1brc -- Billion row challenge

Lots of interesting takeaways here, the main one being there’s a heavy price to be paid for converting text from a file into a list of characters so that you can use a dcg when you can use read_string to parse simple records straight from the text buffer (presumably).

I find this to be a pretty astonishing result. So that’s ~6 ns. per record for the whole job. For comparison using @jan’s numbers (84% of 9.6 sec for 10M records) for read_string (i.e., just the string level parse done in C?) is about 800 ns. per record; that’s over two orders of magnitude difference. I’m not sure even massive parallelism can explain that.
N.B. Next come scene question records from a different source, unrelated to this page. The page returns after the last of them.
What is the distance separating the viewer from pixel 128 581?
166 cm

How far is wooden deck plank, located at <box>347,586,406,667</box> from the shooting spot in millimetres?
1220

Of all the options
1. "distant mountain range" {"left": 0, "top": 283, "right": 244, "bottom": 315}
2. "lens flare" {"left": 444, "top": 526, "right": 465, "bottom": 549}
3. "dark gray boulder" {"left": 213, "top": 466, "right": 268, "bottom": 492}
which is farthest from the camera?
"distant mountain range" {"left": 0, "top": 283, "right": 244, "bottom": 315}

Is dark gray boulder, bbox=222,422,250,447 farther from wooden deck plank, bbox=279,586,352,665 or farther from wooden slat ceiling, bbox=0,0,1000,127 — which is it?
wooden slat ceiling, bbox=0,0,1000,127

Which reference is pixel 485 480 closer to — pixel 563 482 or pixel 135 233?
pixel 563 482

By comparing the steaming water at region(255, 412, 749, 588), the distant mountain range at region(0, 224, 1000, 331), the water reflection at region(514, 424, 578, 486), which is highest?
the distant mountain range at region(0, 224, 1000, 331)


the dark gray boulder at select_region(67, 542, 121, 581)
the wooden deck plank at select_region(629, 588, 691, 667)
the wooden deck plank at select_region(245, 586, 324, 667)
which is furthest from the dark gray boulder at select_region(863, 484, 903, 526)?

Well, not really if you have a look at the Fortran solution and compare it. Its fully array based and features:

  • Custom float parser.
  • Custom hash table implementation.
  • mmap.
  • OpenMP for parallel runs.

Further, the gfortran optimising compiler is amazing and generates architecture native code which is vectorised where possible. Finally, OpenMP is state of the art for efficient parallel processing, so adding cores reduces the time (on the same machine) almost in direct linear relationship since the problem is “embarrassingly parallel”.

Meanwhile, the best C version is 0.15s relying additionally on packing 256-bit SIMD registers for insanely fast calculation of critical elements.

The guys on the Haskell forum managed to pull together a version which runs at <4s on a 10 core Mac. Mine ran in 4.3s against the same data on the same hardware.

Other things to note: if you check the main 1BRC project page, all the best Java results are <2s.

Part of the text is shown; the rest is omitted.